— Information provided —
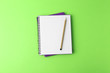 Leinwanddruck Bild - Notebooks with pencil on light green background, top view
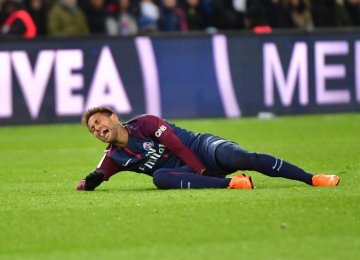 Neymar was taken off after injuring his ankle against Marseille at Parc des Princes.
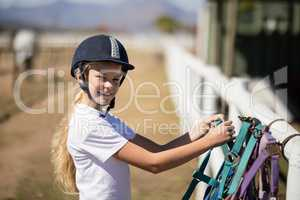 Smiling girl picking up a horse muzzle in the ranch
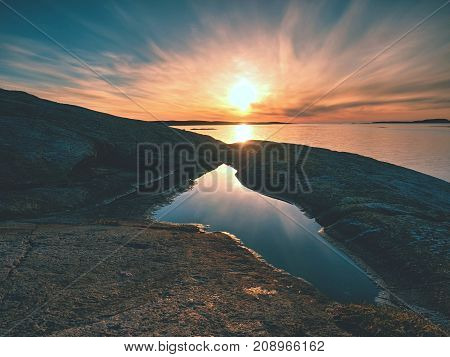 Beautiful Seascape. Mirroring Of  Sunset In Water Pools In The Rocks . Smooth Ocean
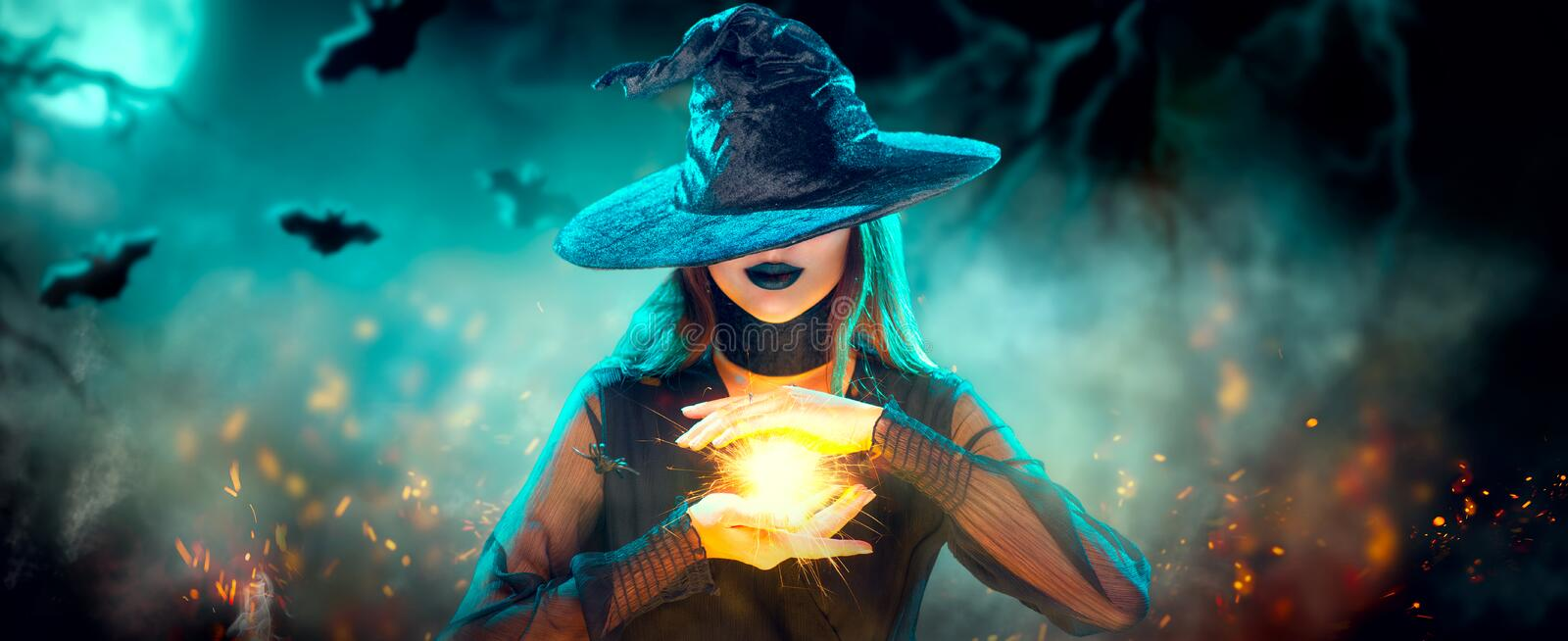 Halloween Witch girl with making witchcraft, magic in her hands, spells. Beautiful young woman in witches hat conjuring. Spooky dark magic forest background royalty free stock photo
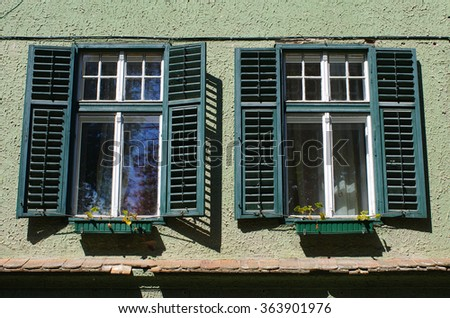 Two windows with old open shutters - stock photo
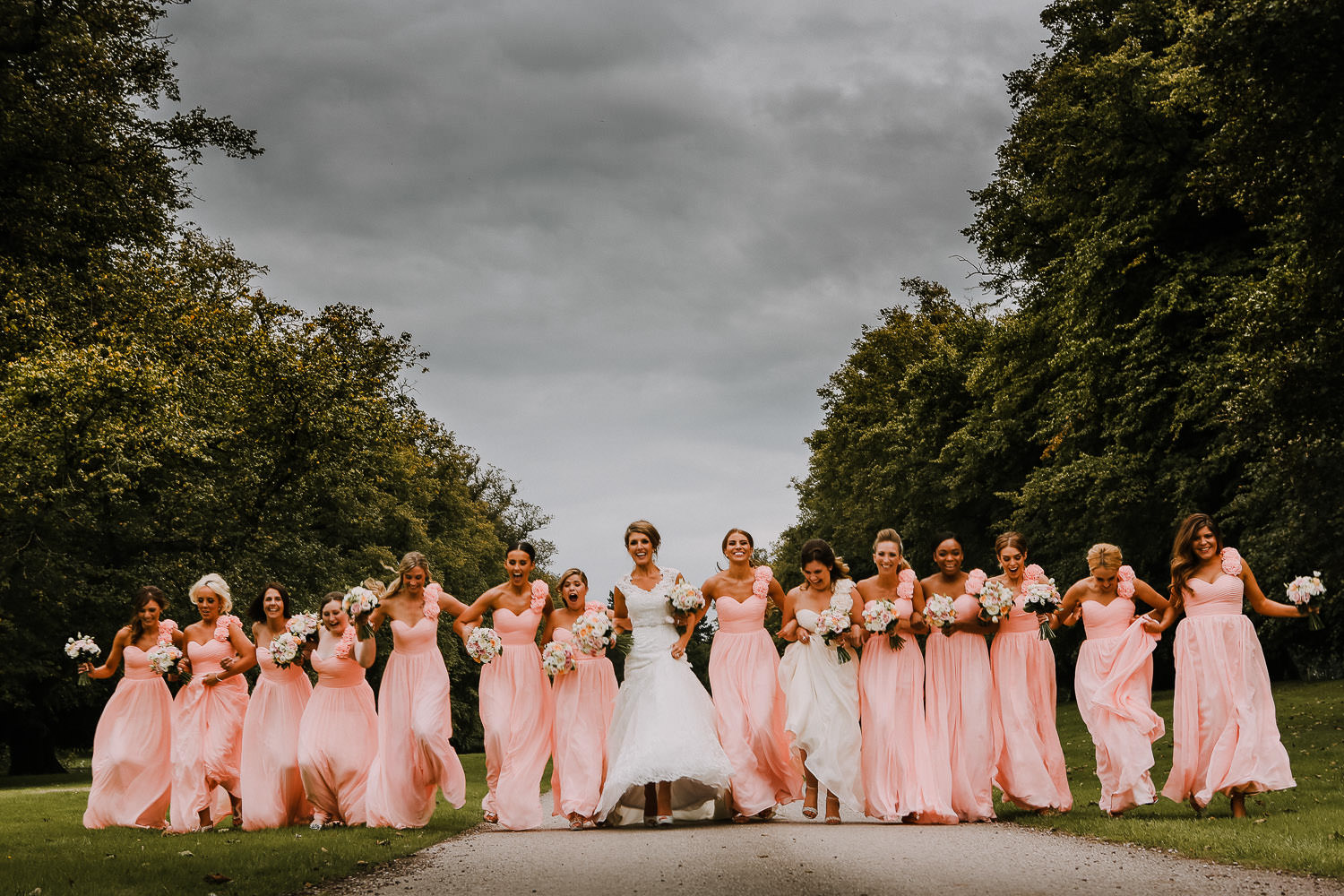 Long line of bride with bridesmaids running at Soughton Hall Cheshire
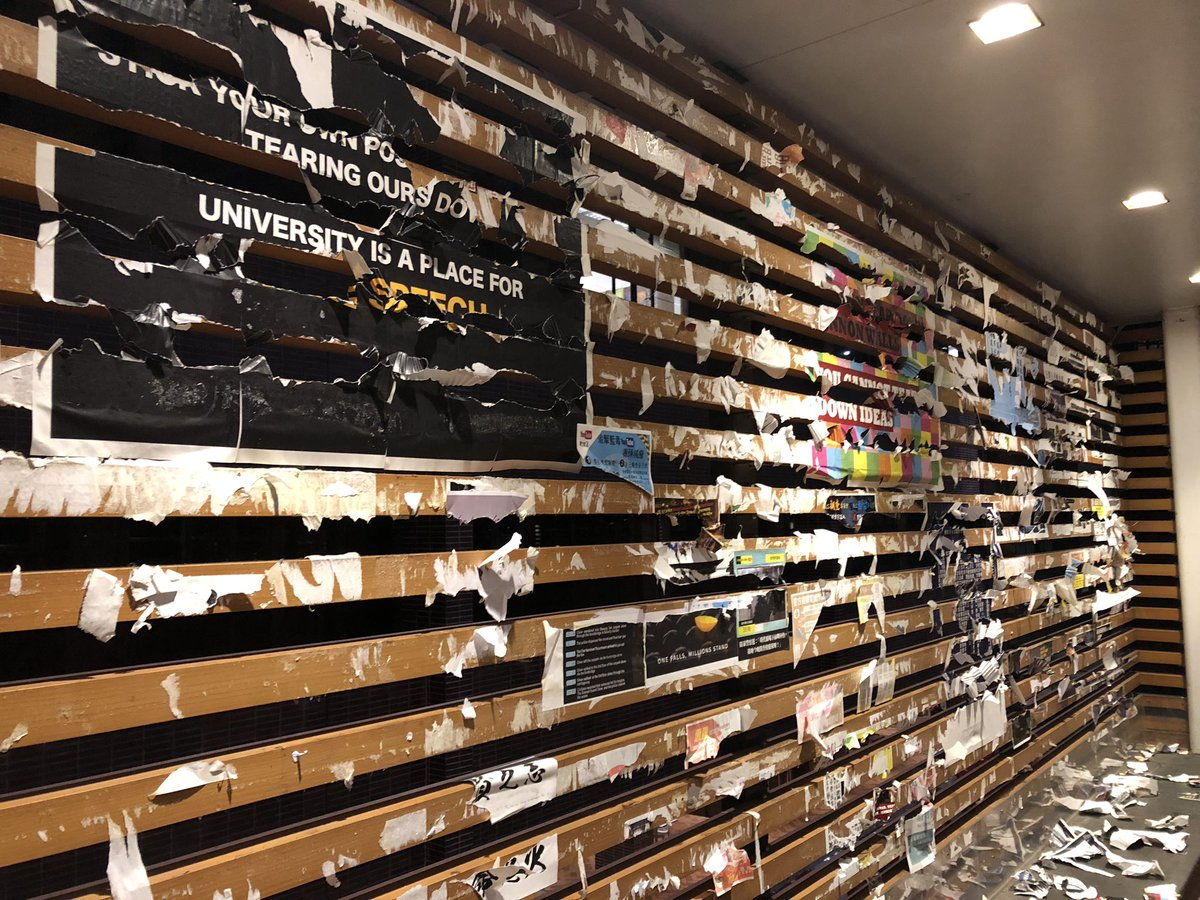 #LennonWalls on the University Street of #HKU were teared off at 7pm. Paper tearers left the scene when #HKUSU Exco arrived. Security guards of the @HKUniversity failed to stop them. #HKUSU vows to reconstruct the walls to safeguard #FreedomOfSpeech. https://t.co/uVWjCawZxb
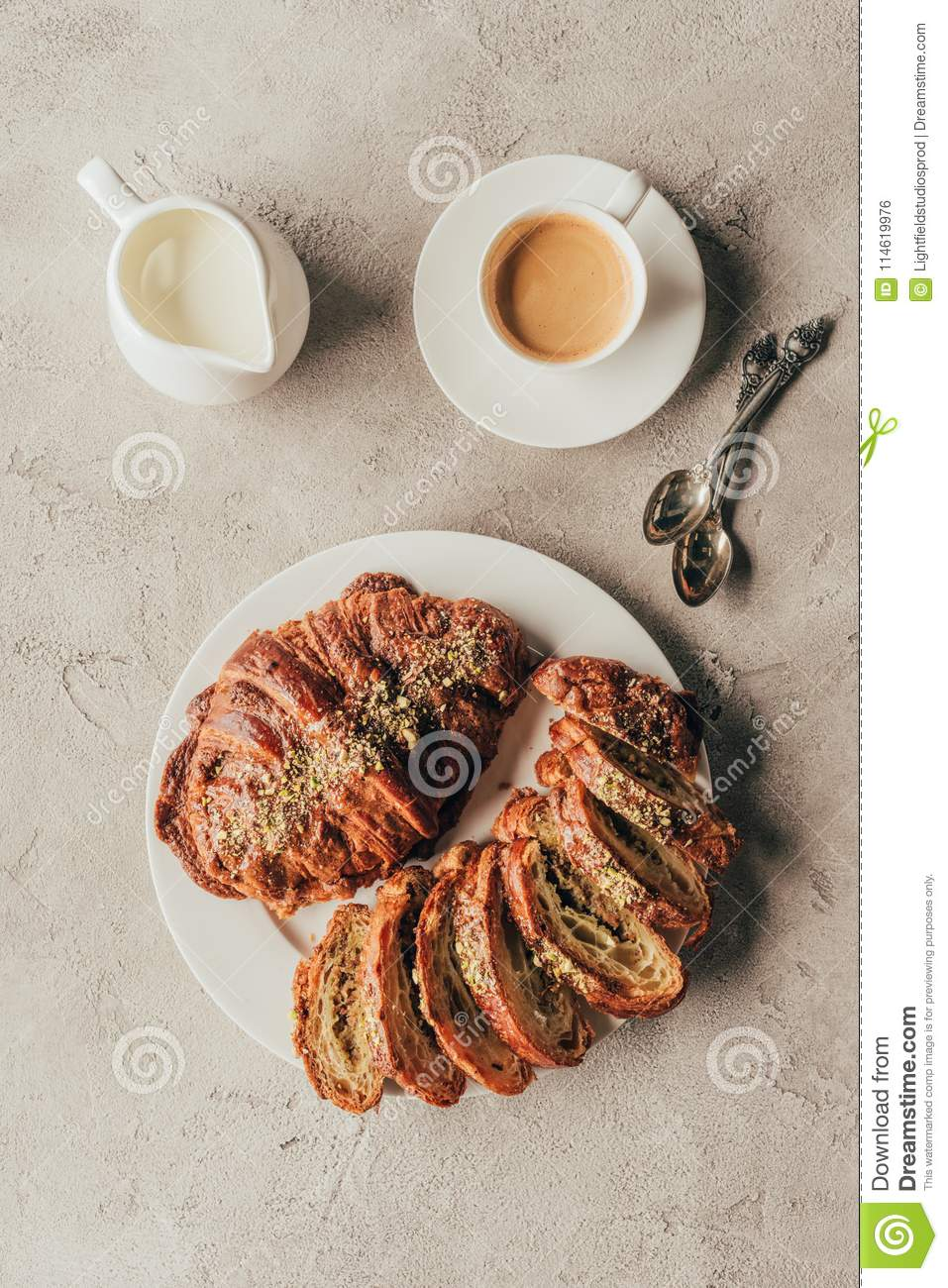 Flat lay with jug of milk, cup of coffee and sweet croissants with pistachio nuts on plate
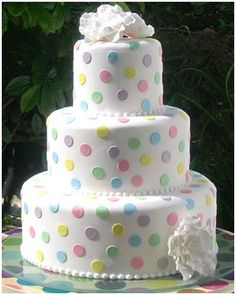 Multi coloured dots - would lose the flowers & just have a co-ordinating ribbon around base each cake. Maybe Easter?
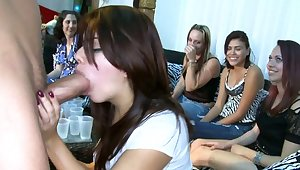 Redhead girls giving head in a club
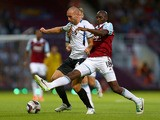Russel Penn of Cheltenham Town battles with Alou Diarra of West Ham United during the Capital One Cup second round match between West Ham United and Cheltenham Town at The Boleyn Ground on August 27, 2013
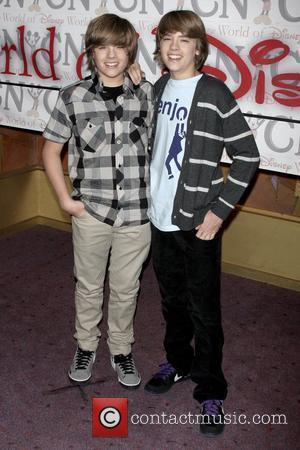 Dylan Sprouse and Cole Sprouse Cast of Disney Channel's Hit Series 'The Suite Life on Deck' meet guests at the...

— Task to complete —
Restate the material word for word; no picture should appear in the copy.

— Your response —
 Leinwanddruck Bild - Notebooks with pencil on light green background, top view
 Neymar was taken off after injuring his ankle against Marseille at Parc des Princes.
 Smiling girl picking up a horse muzzle in the ranch
 Beautiful Seascape. Mirroring Of  Sunset In Water Pools In The Rocks . Smooth Ocean
 Halloween Witch girl with making witchcraft, magic in her hands, spells. Beautiful young woman in witches hat conjuring. Spooky dark magic forest background royalty free stock photo
 Two windows with old open shutters - stock photo
 Long line of bride with bridesmaids running at Soughton Hall Cheshire
 #LennonWalls on the University Street of #HKU were teared off at 7pm. Paper tearers left the scene when #HKUSU Exco arrived. Security guards of the @HKUniversity failed to stop them. #HKUSU vows to reconstruct the walls to safeguard #FreedomOfSpeech. https://t.co/uVWjCawZxb
 Flat lay with jug of milk, cup of coffee and sweet croissants with pistachio nuts on plate
 Multi coloured dots - would lose the flowers & just have a co-ordinating ribbon around base each cake. Maybe Easter?
 Redhead girls giving head in a club
Russel Penn of Cheltenham Town battles with Alou Diarra of West Ham United during the Capital One Cup second round match between West Ham United and Cheltenham Town at The Boleyn Ground on August 27, 2013
 Dylan Sprouse and Cole Sprouse Cast of Disney Channel's Hit Series 'The Suite Life on Deck' meet guests at the...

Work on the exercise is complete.